Spring Boot — JavaMailSender + SMTP

In `application.yml`, set `spring.mail.host: smtp.poststack.dev`, `port: 587`, `username: poststack`, `password: ${POSTSTACK_API_KEY}`, `properties.mail.smtp.starttls.enable: true`. Inject `JavaMailSender` into your services and use `@Async` to make sends non-blocking.

Spring Boot — WebClient

For non-blocking REST calls, use Spring WebFlux’s `WebClient`. Configure a `@Bean` with the API key on construction, then `webClient.post().uri("/emails").bodyValue(payload).retrieve().bodyToMono(EmailResponse.class)`. Pair with `Resilience4j` for retry policies.

Quarkus / Micronaut

Both frameworks have first-class declarative HTTP clients. Define a `@RegisterRestClient` (Quarkus) or `@Client` (Micronaut) interface with the PostStack endpoint, then inject and call. CDI handles the singleton lifetime.

Plain JVM apps

For non-Spring apps, build an `HttpClient` singleton at startup and share it across threads. The Java stdlib `HttpClient` is thread-safe and pools connections internally.

Common pitfalls

  • Creating a new HttpClient per request

    `HttpClient.newHttpClient()` spins up an internal executor and connection pool — recreating it per request leaks threads. Cache a single instance at class level or via DI.

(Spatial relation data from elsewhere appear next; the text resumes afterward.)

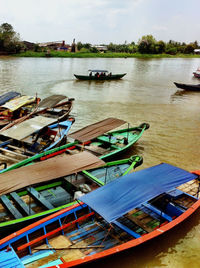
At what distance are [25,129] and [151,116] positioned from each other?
11.9 m

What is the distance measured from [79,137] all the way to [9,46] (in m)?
62.5

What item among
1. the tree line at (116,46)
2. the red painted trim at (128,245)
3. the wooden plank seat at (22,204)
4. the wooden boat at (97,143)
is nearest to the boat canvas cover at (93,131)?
the wooden boat at (97,143)

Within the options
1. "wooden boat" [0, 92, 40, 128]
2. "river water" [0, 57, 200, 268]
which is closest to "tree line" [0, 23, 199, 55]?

  • Forgetting `.timeout(...)`

    Without `.connectTimeout()` and `.timeout()`, a stuck connection blocks the calling thread indefinitely. Always set both — 5 seconds connect, 10 seconds total is a reasonable default.

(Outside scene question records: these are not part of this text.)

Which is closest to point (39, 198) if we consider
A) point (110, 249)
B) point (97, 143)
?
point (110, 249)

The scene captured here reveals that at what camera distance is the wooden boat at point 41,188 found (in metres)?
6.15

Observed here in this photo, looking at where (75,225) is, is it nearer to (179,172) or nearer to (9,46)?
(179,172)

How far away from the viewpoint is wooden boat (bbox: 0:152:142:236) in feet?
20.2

  • Mixing `send()` and `sendAsync()`

    `HttpClient.send` blocks; `sendAsync` returns `CompletableFuture`. Don’t call `.get()` on the future inside a blocking handler — it just adds context-switch overhead. Pick one model and stay consistent.

Notes

  • Uses the Java 11+ built-in HttpClient — no Maven/Gradle dependencies needed

FAQ

Do I need Apache HttpClient or OkHttp?

No. Java 11+ has a stdlib HttpClient that is more than enough for PostStack’s REST API. Skip the extra dependency.

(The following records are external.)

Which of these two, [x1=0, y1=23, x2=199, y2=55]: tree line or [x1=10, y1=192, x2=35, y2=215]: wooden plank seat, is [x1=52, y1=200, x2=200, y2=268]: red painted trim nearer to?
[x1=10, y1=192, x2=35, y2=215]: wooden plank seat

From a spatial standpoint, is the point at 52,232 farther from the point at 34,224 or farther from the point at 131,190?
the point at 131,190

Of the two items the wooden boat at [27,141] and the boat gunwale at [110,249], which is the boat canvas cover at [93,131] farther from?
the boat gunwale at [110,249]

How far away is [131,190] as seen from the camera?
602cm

How do I integrate with Spring Boot?

For SMTP, configure JavaMailSender via `application.yml`. For REST, define a `WebClient` bean or use the stdlib `HttpClient` directly. Both are detailed in the integrations section.

Is `HttpClient` thread-safe?

Yes. A single `HttpClient` instance is thread-safe and pools connections internally. Share one instance across your application.